Building the main bearing's assembly was the first task I wanted to complete to understand if the "bearing system" would actually work. Therefore I took the bearing I already made and "built over it", just to see if my idea worked, already knowing that in the end I'll have to redesign the whole structure, but, at the moment, and given the short amount of time, that was the best way to follow.

Designing a Bevel Gear

I designed the bevel gear in Rhino. At the beginning I had no idea how to do it, but I understood that to draw a bevel gear, the only thing you need is a cross section. The bevel gear I designed has a very large 77 theet gear and a small 11 theet pinion. The ratio is 1:7. Using an even number of theet is better because the same theets never touch twice in a row, reducing stressing and tearing.

Cross section of the bevel gear.

Bevel Gear detail in rhino.

After designing the bevel gear I 3D printed it in four separate quarters to fit in the 3D printing bed. I also designed a support for the shaft upon which the outer ring would rotate. This support is of course a temporary solution, as in the final design they will be integrated in the body of the outer ring.

Shaft support.

Mounting the 3D printed bevel gear and pinion onto the ball-bearing structure already gave me some hope it would work, so i rushed the construction of a base support. I just used some scrap wood, and two metal 608zz ball-bearings I had laying around. The following pics show a "Ghetto ball-bearing support" anyone can made in no time taking good advantage of plywood's features.

Cup saw the same diameter of the ball-bearing mounted on a drill press.

press drilling the plywood.

Using a chisel to take off layers of plywood: ghetto ball-bearing support!

Prototype Assembly

The 3D printed shaft holders were strong enough to hold the ball-bearing structure in place without major disallignment, so I installed the four 3D printed bevel gear's quarters on the inner ring, the pinion to the shaft and mounted the ball-bearing structure with M8 shafts onto the base supports.

Success! Everything worked fine!

Assembled machine.

Trying to move it with a motorized screwdriver.

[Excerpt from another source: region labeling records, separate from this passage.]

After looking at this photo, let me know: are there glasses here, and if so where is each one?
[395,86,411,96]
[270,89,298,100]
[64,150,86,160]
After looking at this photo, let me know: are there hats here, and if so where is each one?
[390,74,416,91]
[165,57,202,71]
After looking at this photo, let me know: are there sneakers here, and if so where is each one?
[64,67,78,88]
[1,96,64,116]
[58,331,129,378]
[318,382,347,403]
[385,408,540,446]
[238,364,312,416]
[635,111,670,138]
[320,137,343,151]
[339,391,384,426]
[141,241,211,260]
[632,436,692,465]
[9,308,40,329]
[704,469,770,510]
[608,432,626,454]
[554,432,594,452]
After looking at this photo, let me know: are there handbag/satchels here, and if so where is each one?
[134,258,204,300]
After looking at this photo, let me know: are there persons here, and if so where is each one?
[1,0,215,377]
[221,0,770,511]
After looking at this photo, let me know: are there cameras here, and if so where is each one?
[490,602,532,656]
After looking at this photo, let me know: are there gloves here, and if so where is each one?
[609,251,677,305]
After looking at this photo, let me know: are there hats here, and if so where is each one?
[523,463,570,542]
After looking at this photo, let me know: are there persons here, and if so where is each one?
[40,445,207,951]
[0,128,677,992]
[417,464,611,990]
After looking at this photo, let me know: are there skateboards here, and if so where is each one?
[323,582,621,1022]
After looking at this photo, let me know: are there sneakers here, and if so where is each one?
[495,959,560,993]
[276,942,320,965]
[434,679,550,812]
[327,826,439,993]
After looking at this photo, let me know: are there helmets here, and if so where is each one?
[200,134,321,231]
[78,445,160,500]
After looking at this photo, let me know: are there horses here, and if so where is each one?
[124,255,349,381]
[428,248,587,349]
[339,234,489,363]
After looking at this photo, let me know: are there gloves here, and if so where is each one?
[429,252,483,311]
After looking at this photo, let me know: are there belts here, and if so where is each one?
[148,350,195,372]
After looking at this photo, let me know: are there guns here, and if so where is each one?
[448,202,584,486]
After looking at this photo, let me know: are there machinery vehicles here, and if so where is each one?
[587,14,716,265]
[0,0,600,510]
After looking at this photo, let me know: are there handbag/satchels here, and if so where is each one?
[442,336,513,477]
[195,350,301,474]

detail of the bevel gear and pinion.

The machine moves pretty smooth, given the unreliable and temporary design of the structure. The skull I put in the machine goes back to its original position after 7 full turns of the outer ring, respecting the 1:7 ratio of the gear's design.

I'm satysfied with this result, the next step is to design everything to be easily fabbable and to improve electronics and controllable dc motor.

Ball-Bearing Rotocasting machine prototype.